Entradas de origen:
----

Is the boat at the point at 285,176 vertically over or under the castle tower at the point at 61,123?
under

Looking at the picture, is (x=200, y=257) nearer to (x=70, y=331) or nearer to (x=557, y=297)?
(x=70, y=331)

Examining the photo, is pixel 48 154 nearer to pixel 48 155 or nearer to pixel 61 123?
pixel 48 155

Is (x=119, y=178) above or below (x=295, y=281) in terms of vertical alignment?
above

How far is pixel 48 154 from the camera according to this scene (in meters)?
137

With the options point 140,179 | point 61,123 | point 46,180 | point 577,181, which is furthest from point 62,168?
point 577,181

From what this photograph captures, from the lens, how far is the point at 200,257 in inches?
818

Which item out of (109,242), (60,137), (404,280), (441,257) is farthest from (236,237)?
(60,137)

----

OBJETIVO DEL EJERCICIO: Cambia "castle tower" por "church tower" en todas las entradas y vuelve a escribirlas sin alterar nada más.

RESPUESTA:
Is the boat at the point at 285,176 vertically over or under the church tower at the point at 61,123?
under

Looking at the picture, is (x=200, y=257) nearer to (x=70, y=331) or nearer to (x=557, y=297)?
(x=70, y=331)

Examining the photo, is pixel 48 154 nearer to pixel 48 155 or nearer to pixel 61 123?
pixel 48 155

Is (x=119, y=178) above or below (x=295, y=281) in terms of vertical alignment?
above

How far is pixel 48 154 from the camera according to this scene (in meters)?
137

With the options point 140,179 | point 61,123 | point 46,180 | point 577,181, which is furthest from point 62,168?
point 577,181

From what this photograph captures, from the lens, how far is the point at 200,257 in inches?
818

Which item out of (109,242), (60,137), (404,280), (441,257) is farthest from (236,237)?
(60,137)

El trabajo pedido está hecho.